Cyberattack Leads Governor to Call for Audits

(KCPW News) Governor Gary Herbert is calling for independent audits in response to last week’s data breach at the Utah Department of Technology Services, which compromised the personal information of up to 780,000 Utahns. Spokeswoman Ally Isom says the audits will look at the state’s security procedures and how this specific incident was handled.

“He wants to look not only at this specific incident to better understand what went wrong, but he wants a broader examination of all state agencies to ensure that whatever personal information we have stored right now is done so to according to best practices and to ensure the security of that data,” she tells KCPW.

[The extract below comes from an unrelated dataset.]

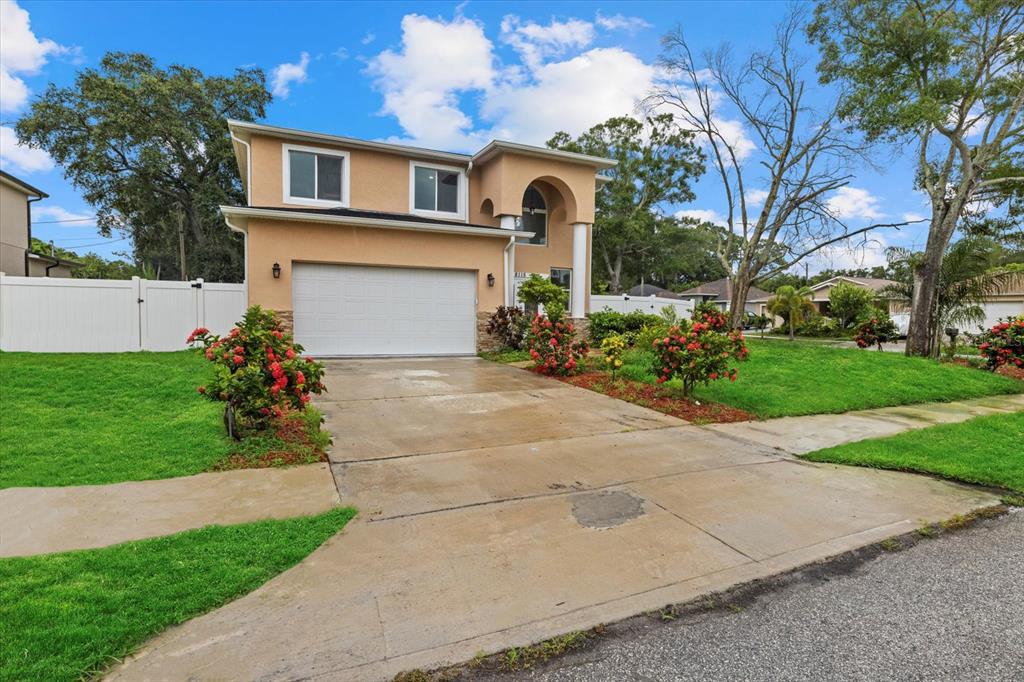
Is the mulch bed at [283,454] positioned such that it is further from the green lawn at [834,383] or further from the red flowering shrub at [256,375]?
the green lawn at [834,383]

The breach led to the release of up to 280,000 social security numbers of residents on Medicaid or the Children’s Health Insurance Program, along with those who had their names submitted by a health care provider to see if they were eligible for Medicaid.

Isom says the Governor is making the audits a top priority, along with protecting those whose information was compromised in the breach.

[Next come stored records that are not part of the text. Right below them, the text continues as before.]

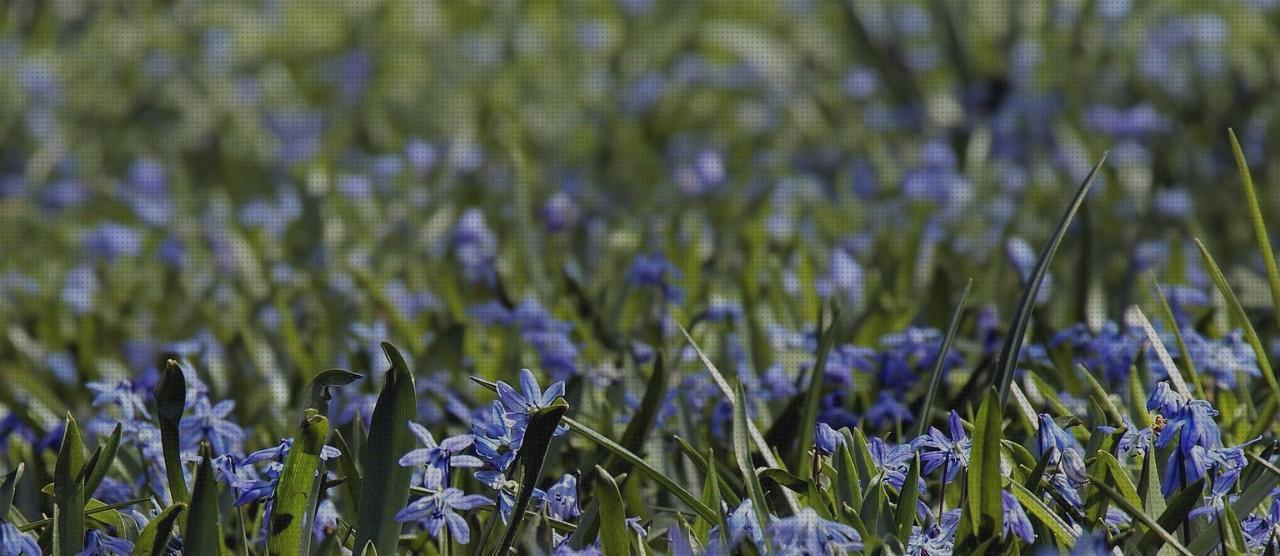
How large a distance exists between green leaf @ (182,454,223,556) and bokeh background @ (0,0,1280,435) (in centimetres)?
103

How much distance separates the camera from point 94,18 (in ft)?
21.4

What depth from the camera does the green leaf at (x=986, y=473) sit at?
1433mm

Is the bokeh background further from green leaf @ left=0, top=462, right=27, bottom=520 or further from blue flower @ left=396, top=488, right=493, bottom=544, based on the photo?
blue flower @ left=396, top=488, right=493, bottom=544

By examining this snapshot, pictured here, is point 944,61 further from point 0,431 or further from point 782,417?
point 0,431

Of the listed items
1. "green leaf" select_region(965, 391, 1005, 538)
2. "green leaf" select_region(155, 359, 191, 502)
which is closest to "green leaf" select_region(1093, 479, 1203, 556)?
"green leaf" select_region(965, 391, 1005, 538)

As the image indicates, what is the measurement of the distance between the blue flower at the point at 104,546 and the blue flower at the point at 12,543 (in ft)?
0.20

“We are doing everything we can at this time to ensure the security of all state systems and restore the trust of all Utahns, so the Governor has ordered that this is an around-the –clock, 24/7, all-hands-on-deck effort to ensure that the system is no longer vulnerable,” she says.

An outside firm will be retained to perform the audits. The cyberattack is believed to have come from Eastern Europe. The state says the server the data was stored on was not configured according to normal procedures.